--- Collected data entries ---
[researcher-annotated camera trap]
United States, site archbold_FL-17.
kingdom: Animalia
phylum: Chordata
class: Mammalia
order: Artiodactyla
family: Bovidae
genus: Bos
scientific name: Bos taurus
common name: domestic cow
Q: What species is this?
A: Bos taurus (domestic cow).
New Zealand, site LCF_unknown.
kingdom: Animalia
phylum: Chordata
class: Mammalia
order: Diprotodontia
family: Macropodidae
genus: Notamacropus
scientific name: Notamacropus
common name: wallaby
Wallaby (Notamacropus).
* * *
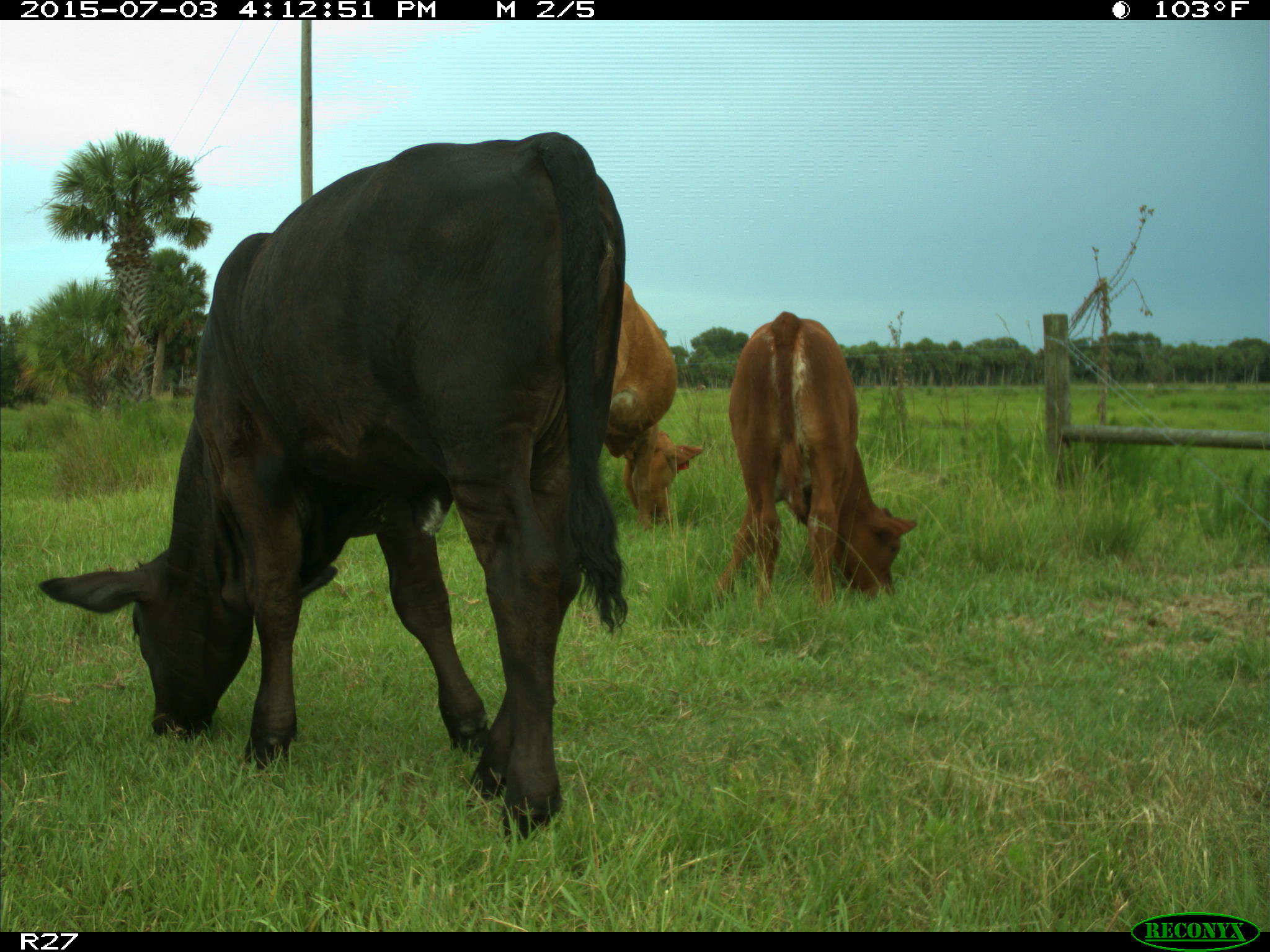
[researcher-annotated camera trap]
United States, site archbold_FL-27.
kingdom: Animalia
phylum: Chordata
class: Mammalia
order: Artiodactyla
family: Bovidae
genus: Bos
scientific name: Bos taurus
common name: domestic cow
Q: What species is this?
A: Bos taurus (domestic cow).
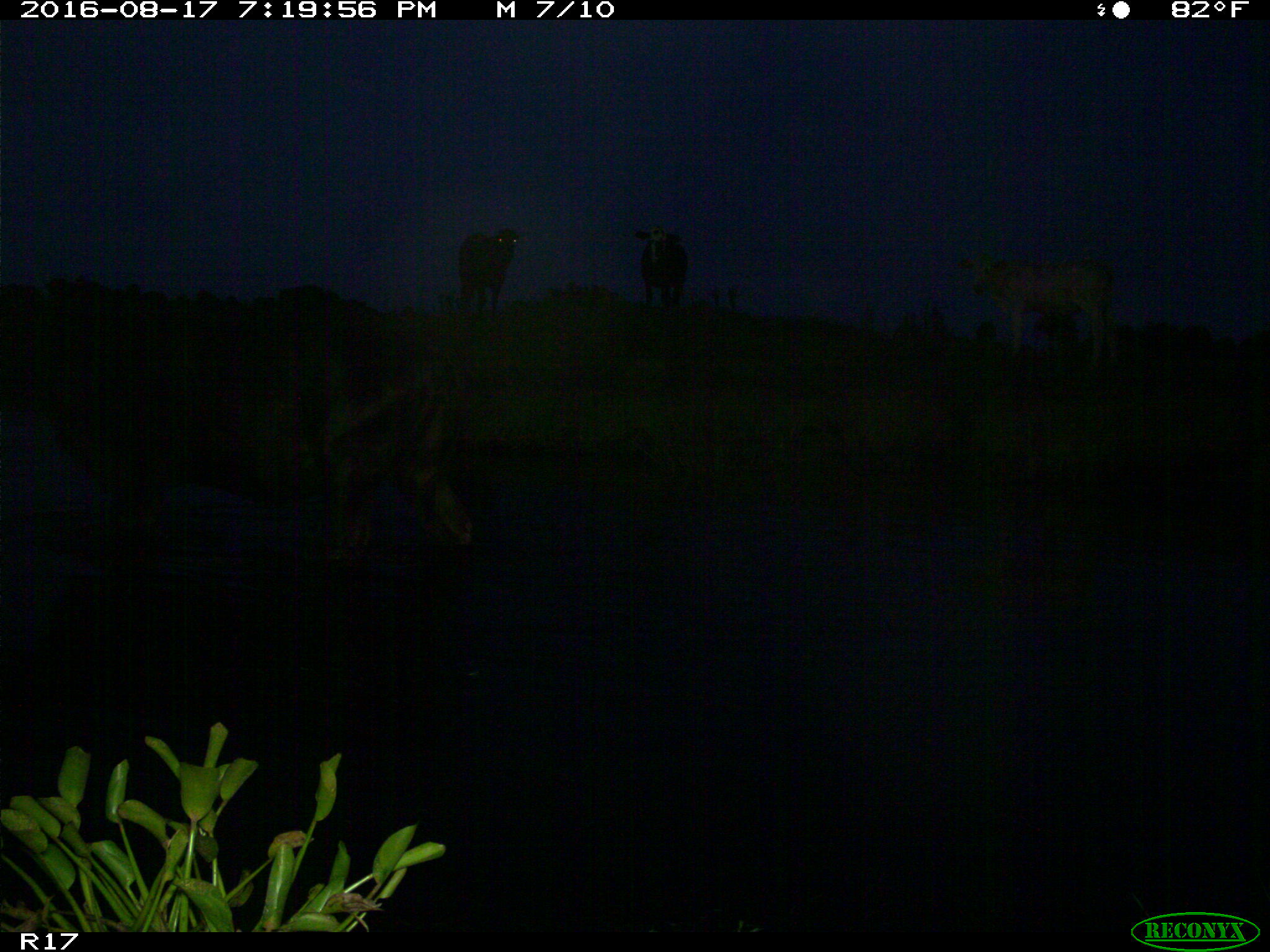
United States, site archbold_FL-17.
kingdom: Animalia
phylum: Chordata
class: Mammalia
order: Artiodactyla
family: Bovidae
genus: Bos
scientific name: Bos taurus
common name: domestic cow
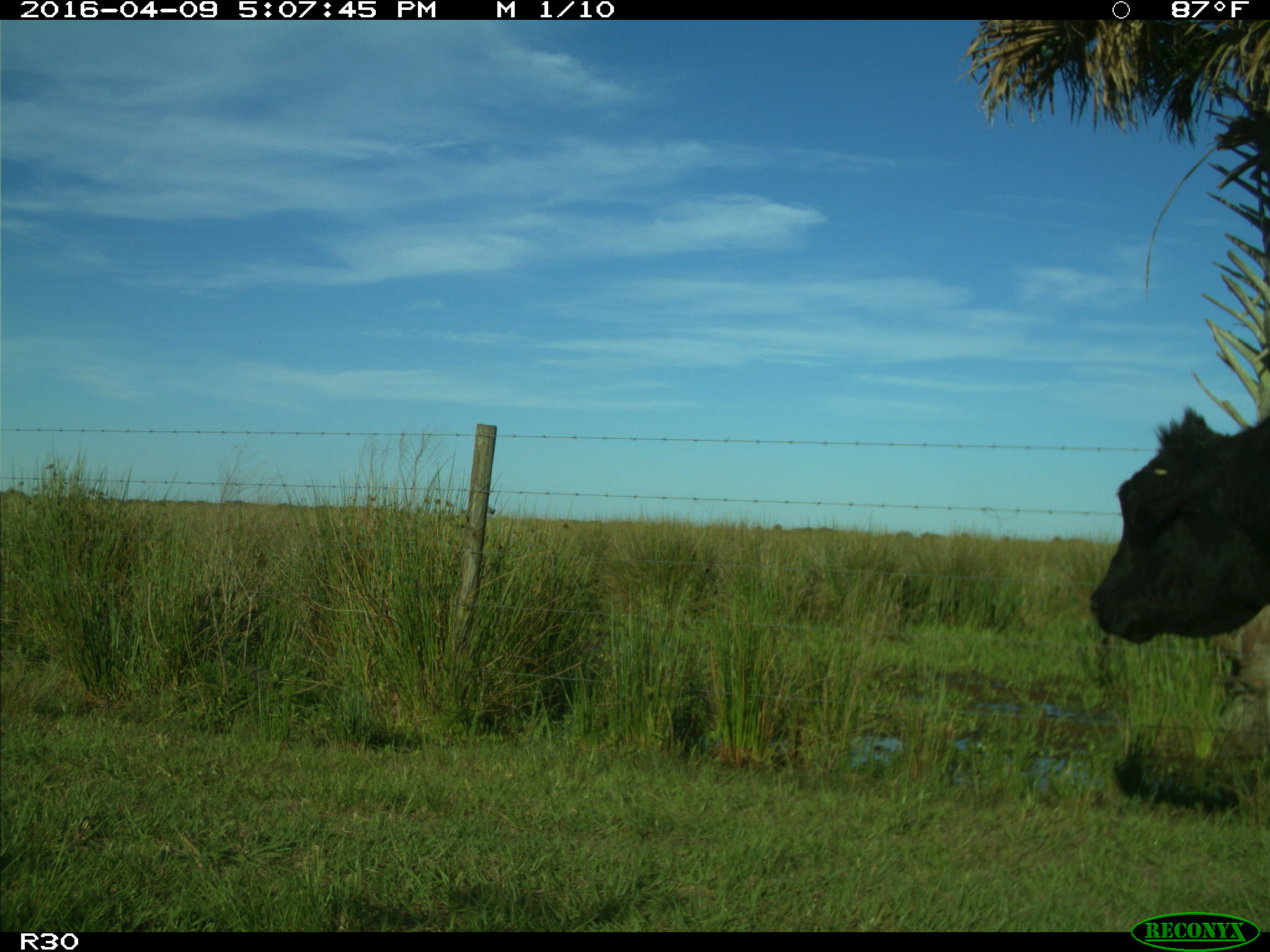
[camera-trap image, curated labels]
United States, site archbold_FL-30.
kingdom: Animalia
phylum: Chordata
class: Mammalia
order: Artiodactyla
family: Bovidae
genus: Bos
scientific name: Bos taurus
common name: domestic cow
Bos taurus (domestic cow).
* * *
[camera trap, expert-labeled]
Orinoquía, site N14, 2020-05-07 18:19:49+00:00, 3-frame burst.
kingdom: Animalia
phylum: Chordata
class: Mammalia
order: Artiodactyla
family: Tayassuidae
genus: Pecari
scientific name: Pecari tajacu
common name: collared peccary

--- WHAT IS BEING ASKED ---
Read the data above and pull out each line that holds the string "trap".

--- RESULT OF THIS EXERCISE ---
[researcher-annotated camera trap]
[researcher-annotated camera trap]
[camera-trap image, curated labels]
[camera trap, expert-labeled]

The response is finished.